Before heading to Kandy, I’d heard it was hectic, dirty and not worth spending much time there and although I agree that two days is more than enough time there, I actually really enjoyed what the city had to offer.
Perhaps it was our escape in the hills, high above Kandy, that made the place seem more positive than what I’d been told but after spending some time in Colombo, I don’t think anywhere would compare to the craziness experienced there (saying that I’m yet to see Bangkok…). Our guesthouse, Hill Glance View, was absolutely beautiful and I would recommend staying there if you like to get away from the hustle and bustle of a city after spending a day exploring.
We arrived in Kandy from Dambulla in the early afternoon and were picked up by our host from the train station. The journey to the guest house was impressive with the roads winding left and right as we watched the city disappear behind us. We eventually ventured back into the city in the search of pizza (I’d had a dicky belly for a few days and I couldn’t think of anything worse than eating another curry). The rest of the afternoon and early evening was spent wandering aimlessly around the city streets being collared by various shop owners to come and see what they had to offer us.
At one point we were directed through Central Market which I can honestly say has scarred me a little after seeing and unfortunately smelling, an obscene amount of dried fish and raw meat. We swiftly found out that there was absolutely no need to put ourselves through that hell as you can just as easily walk around the outskirts of the market, which was the route we continued to use from then on.
As we exited the market, the sky turned black and the streets echoed of bird calls. It was unbelievable. I think every crow in Sri Lanka decided to fly over that one spot at that single moment in time. I’d never seen anything like it! Thousands of birds swooping down in clans to grab any scraps left over from the day’s trading. Following the ordeal at the market, we settled down at a fairy lit pub with a Lion Beer before heading back up to our green haven in the hills.
The morning started with an amazing breakfast cooked by our hosts on a balcony overlooking their garden which set us up for a day of sightseeing and “no thank you’s” to various vendors. We decided to be proper tourists and visit both The Kandy Botanical Gardens (1500 LKR/ ~£7.50 per person) and The Temple of the Tooth (again, 1500 LKR/ ~£7.50 per person).
The Kandy Botanical Gardens
I feel like such an old person for saying this but I actually really enjoyed the Botanical Gardens (clearly my quarter life crisis is continuing whilst I’m away).

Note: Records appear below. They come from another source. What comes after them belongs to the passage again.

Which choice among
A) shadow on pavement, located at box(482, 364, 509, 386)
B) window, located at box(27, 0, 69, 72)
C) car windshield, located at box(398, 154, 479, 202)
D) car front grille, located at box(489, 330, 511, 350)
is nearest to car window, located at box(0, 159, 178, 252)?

It was so nice to walk around and see so many different plants and trees from all over the world! There were even monkeys wandering around trying to be cheeky and grab some flowers to munch on!
We spent a good few hours here and would definitely recommend a visit if, again, you like to escape the hustle and bustle of the city centre. Our guest house host drove us down there however we did get the bus back to Kandy from outside of the gardens which cost us 17 LKR, about 8 pence, so a trip there from the city isn’t exactly a bank breaker!
The Temple of the Tooth
The Temple of the Tooth is the current safe-hold in Sri Lanka for one of Buddha’s teeth. The story of how the Tooth came to Kandy is remarkable and is laid out on hanging gold plaques from the ceiling of a central building. It is understood that according to Sri Lankan legend, when the Buddha died, his body was cremated and his left canine tooth was retrieved by his disciple. The Tooth has been moved several times as a result of threats of foreign invasions and with each move, a new palace was built to enshrine the relic. The Tooth eventually landed in Kandy, which is where it remains currently. The Temple itself sits three storeys high and the Tooth is located within a shrine, on a wooden mezzanine, used for prayers.
For me, The Temple of the Tooth was probably one of the best value sightseeing trips we’ve done so far. There are a number of museums located within the newly built fortress, following the 1998 bombing of the Temple, including the only taxidermy elephant in the world (!!!) and The World Buddhist Museum. We unfortunately didn’t get chance to do every building as George was melting after putting on his long trousers, needed when entering any Temple in Sri Lanka, over his shorts but we still spent a solid two hours exploring the history of Buddhism in the buildings we did get chance to spend time in!
Overall, I really enjoyed Kandy for the two days we were there. Two days was more than enough as the city is often used as a stop over place for people travelling to Ella, like we did, or further south. I guess the lesson learnt there was don’t always listen to other people’s opinions and allow yourself to explore a place with an open mind!